Cukinator's picture
Add README: describe compact_2bit source repo + audit summary
c68536f verified
metadata
language:
  - en
license: apache-2.0
tags:
  - pytorch
  - text-generation
  - 1.58bit
  - ternary
  - byte-level
  - mlgru
  - ablation
  - checkpoints
library_name: pytorch
pipeline_tag: text-generation
model_type: custom

CPU-1 Ablation Study — Source Checkpoints (compact 2-bit)

Repo: Cukinator/cpu1-ablation-checkpoints Unpacked: Cukinator/cpu1-ablations-final Code: github.com/Cukinator/1.58bits Dataset: Cukinator/cpu1-ablation-dataset

This repository stores the raw training checkpoints produced by train_ablation.py from the 1.58bits repo. There are two checkpoint flavours, both saved per run inside its own folder:

Filename pattern Format Purpose
<run>/checkpoint_<run>_final.pt compact_2bit (2-bit packed ternary + bf16 scales) Final inference checkpoint — minimal size, ~9 MB for a 39M ternary model
<run>/checkpoint_<run>_step<N>.pt bf16 model + bf16 optimizer state Phase 1 intermediate resume points
<run>/checkpoint_<run>_phase2_step<N>.pt bf16 model + bf16 optimizer state Phase 2 intermediate resume points (delete-gate runs only)

If you just want ready-to-use float32 weights, use the unpacked mirror at Cukinator/cpu1-ablations-final — those are plain .pt files you can load with torch.load(...) and model.load_state_dict(...) without any unpacking step.

This source repo exists so that (a) training jobs can resume from the latest step checkpoint after preemption, and (b) the compact_2bit format itself can be inspected and benchmarked.

Repository contents

22 trained runs, organised in three rounds:

Round Tokens/param Runs
r1 — original ablation budget 2 run_01, run_02, run_02a_byte_only_heads, run_03, run_04, run_05, run_05b_kernel_strict, run_06, run_07, run_08, run_09, run_10, run_13, run_14, run_15, run_16
r2 — re-run at higher budget 15 run_04_r2, run_07_r2 (partial), run_13_r2, run_14_r2, run_15_r2, run_16_r2
r3 — cold-start rescue (queued) 50 run_04_r3, run_07_r3, run_14_r3, run_15_r3 (not yet uploaded)

The naming and architecture of each run is defined in RUN_CONFIGS / SMALL_RUN_CONFIGS in train_ablation.py.

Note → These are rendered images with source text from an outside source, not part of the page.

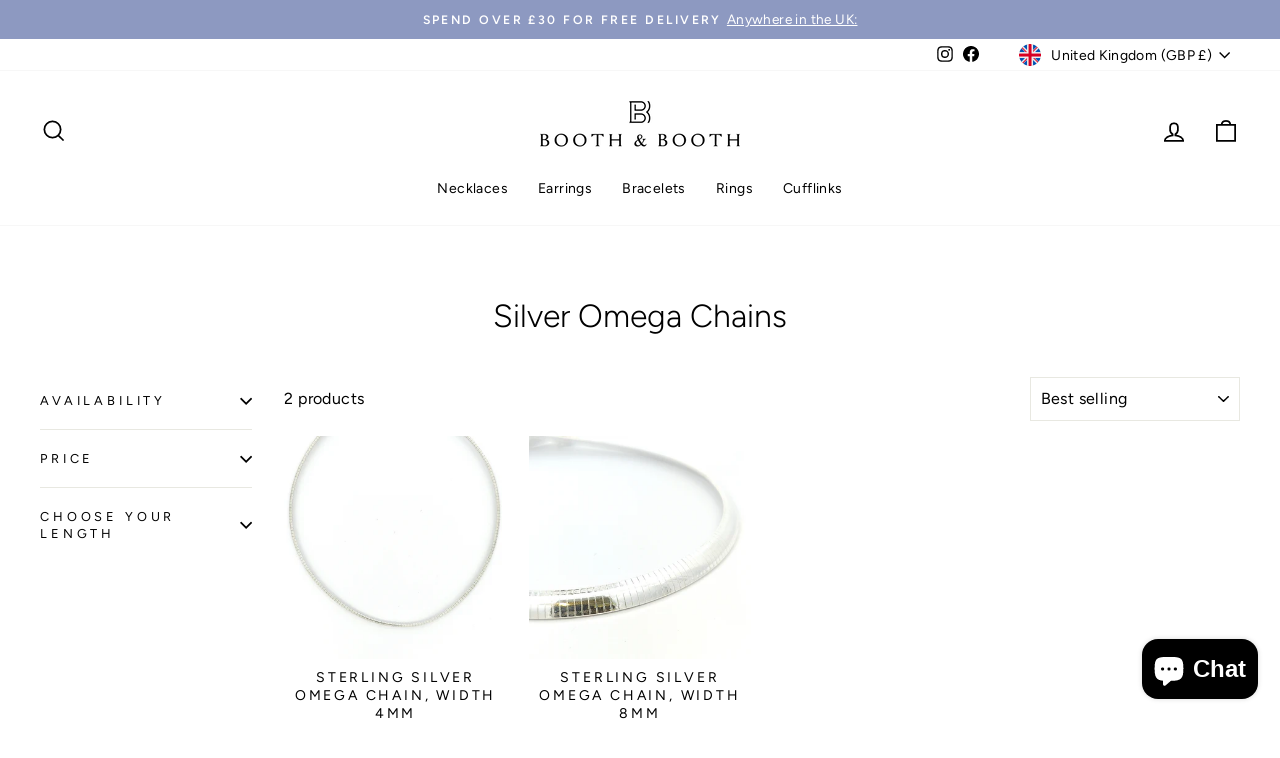

--- FILE ---
content_type: text/html; charset=UTF-8
request_url: https://www.stilyoapps.com/reconvert/reconvert_script_tags.php?shop=boothandbooth.myshopify.com&store_client_id=ZjUwYzYzN2YxNTc2OGNkYmExMTg2NzVlYTU5NWNlNTcuMTFmMzFmNTE3YzU4NTIxOGUwOTU2ZDZjY2UwODkxZGM%3D
body_size: -2
content:
{"result":"success","security_token":"$2y$10$BTUfBjCMaVZ86uVstFJjrO.BhAEKFi42QnvDeUSuM6O0IZ7Ka2iae"}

Quick start (compact_2bit)

Loading a compact_2bit checkpoint requires the unpacking helper that ships with the training code:

import sys
sys.path.insert(0, "/path/to/1.58bits")
from train_ablation import load_ablation_checkpoint, build_ablation_model, generate
import torch

state, config = load_ablation_checkpoint(
    "run_02/checkpoint_run_02_final.pt"
)
model = build_ablation_model(config)
model.load_state_dict(state, strict=False)
model.eval()

print(generate(model, "The quick brown fox", 128, config, torch.device("cpu")))

For the same checkpoint without an external dependency, use Cukinator/cpu1-ablations-final.

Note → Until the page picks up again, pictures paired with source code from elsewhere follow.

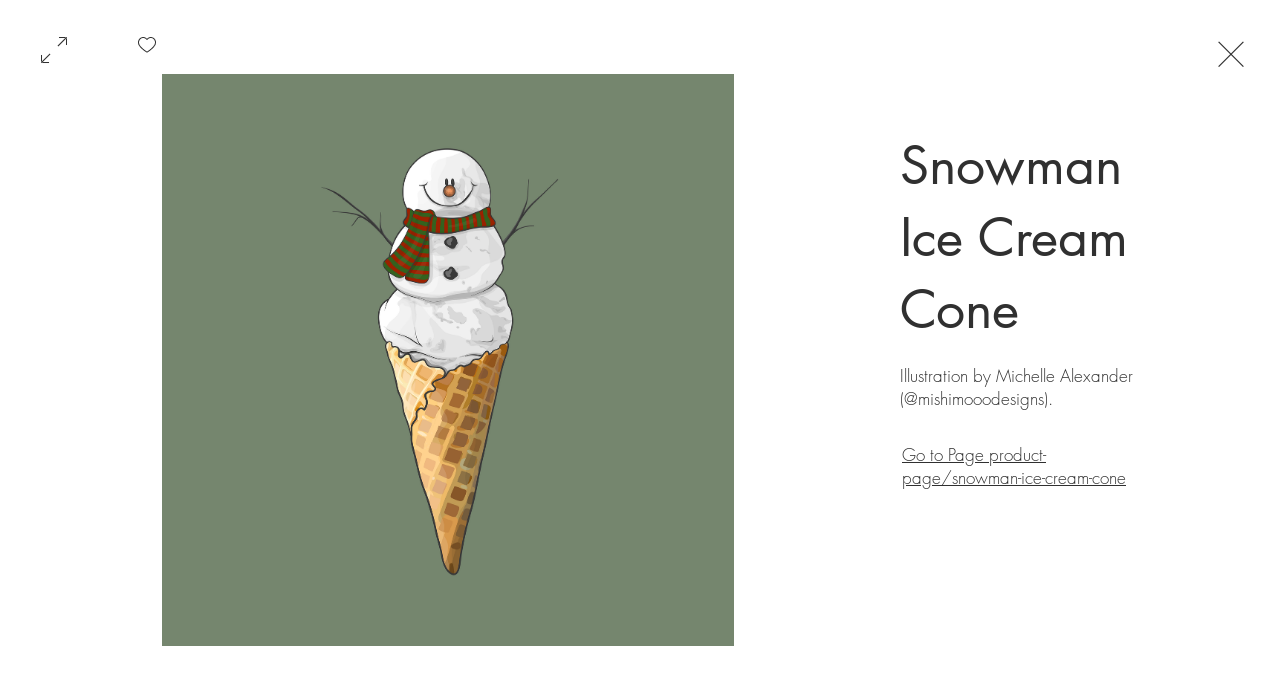

--- FILE ---
content_type: text/css; charset=utf-8
request_url: https://www.michellealexander.art/_serverless/pro-gallery-css-v4-server/layoutCss?ver=2&id=pro-gallery-fullscreen-wrapper&items=3706_6000_6000&container=0_896_572_720&options=cubeType:fit%7CgalleryLayout:5%7CtextBoxHeight:0%7CisRTL:false%7CuseMaxDimensions:true%7CarrowsPosition:1%7CarrowsSize:50
body_size: -122
content:
#pro-gallery-pro-gallery-fullscreen-wrapper .pro-gallery-parent-container{ width: 896px !important; height: 572px !important; } #pro-gallery-pro-gallery-fullscreen-wrapper [data-hook="item-container"][data-idx="0"].gallery-item-container{opacity: 1 !important;display: block !important;transition: opacity .2s ease !important;top: 0px !important;left: 0px !important;right: auto !important;height: 572px !important;width: 716px !important;} #pro-gallery-pro-gallery-fullscreen-wrapper [data-hook="item-container"][data-idx="0"] .gallery-item-common-info-outer{height: 100% !important;} #pro-gallery-pro-gallery-fullscreen-wrapper [data-hook="item-container"][data-idx="0"] .gallery-item-common-info{height: 100% !important;width: 100% !important;} #pro-gallery-pro-gallery-fullscreen-wrapper [data-hook="item-container"][data-idx="0"] .gallery-item-wrapper{width: 716px !important;height: 572px !important;margin: 0 !important;} #pro-gallery-pro-gallery-fullscreen-wrapper [data-hook="item-container"][data-idx="0"] .gallery-item-content{width: 572px !important;height: 572px !important;margin: 0px 72px !important;opacity: 1 !important;} #pro-gallery-pro-gallery-fullscreen-wrapper [data-hook="item-container"][data-idx="0"] .gallery-item-hover{width: 572px !important;height: 572px !important;opacity: 1 !important;} #pro-gallery-pro-gallery-fullscreen-wrapper [data-hook="item-container"][data-idx="0"] .item-hover-flex-container{width: 572px !important;height: 572px !important;margin: 0px 72px !important;opacity: 1 !important;} #pro-gallery-pro-gallery-fullscreen-wrapper [data-hook="item-container"][data-idx="0"] .gallery-item-wrapper img{width: 100% !important;height: 100% !important;opacity: 1 !important;} #pro-gallery-pro-gallery-fullscreen-wrapper .pro-gallery-prerender{height:572px !important;}#pro-gallery-pro-gallery-fullscreen-wrapper {height:572px !important; width:896px !important;}#pro-gallery-pro-gallery-fullscreen-wrapper .pro-gallery-margin-container {height:572px !important;}#pro-gallery-pro-gallery-fullscreen-wrapper .one-row:not(.thumbnails-gallery) {height:572px !important; width:716px !important;}#pro-gallery-pro-gallery-fullscreen-wrapper .one-row:not(.thumbnails-gallery) .gallery-horizontal-scroll {height:572px !important;}#pro-gallery-pro-gallery-fullscreen-wrapper .pro-gallery-parent-container:not(.gallery-slideshow) [data-hook=group-view] .item-link-wrapper::before {height:572px !important; width:716px !important;}#pro-gallery-pro-gallery-fullscreen-wrapper .pro-gallery-parent-container {height:572px !important; width:896px !important;}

Final-checkpoint sizes (compact_2bit)

Sizes are measured from the actual _final.pt files on disk.

Run family Architecture d_model Final size
run_01 Transformer + BPE (16K vocab) + FP16 512 ~210 MB
run_02, run_02a, run_03 FP16 byte-level baselines 512 ~75 MB
run_04..run_10 39M ternary chain 512 ~9 MB
run_05b_kernel_strict MLGRU without W_o 512 ~8 MB
run_13 10M BPE + ternary (4K vocab) 320 ~5 MB
run_14, run_15, run_16 10M byte + ternary variants 320 ~3 MB

Training results

The full table of val_loss, perplexity, throughput and architecture per run is published in the README of the unpacked mirror.

A summary of the 2026-05 audit:

  • FP16 baselines (run_01, run_02, run_02a, run_03) converge as designed: byte + LocalByteDecoder reaches val_loss 1.72, MLGRU FP16 reaches 1.87.
  • All byte-level ternary runs collapse to ln(256) ≈ 5.545 nats — the uniform-output entropy floor. This holds across both scales (10M and 39M) and both token budgets (2 tok/p and 15 tok/p).
  • A 7.5× increase in tokens-per-parameter (r2) moved the validation loss by 0.0001 nats. The cold-start dynamics of straight-through-estimator ternary training, not the budget, are the bottleneck at this scale.
  • An r3 set with four corrections (bf16 AMP, lr_scale=2.0 on BitLinear, CE-only training signal, 50 tok/param) is queued in RUN_CONFIGS but has not yet been trained.

Details, mechanistic analysis and throughput projections are documented in the main repository README.

License

Apache-2.0. Same as the source code at github.com/Cukinator/1.58bits.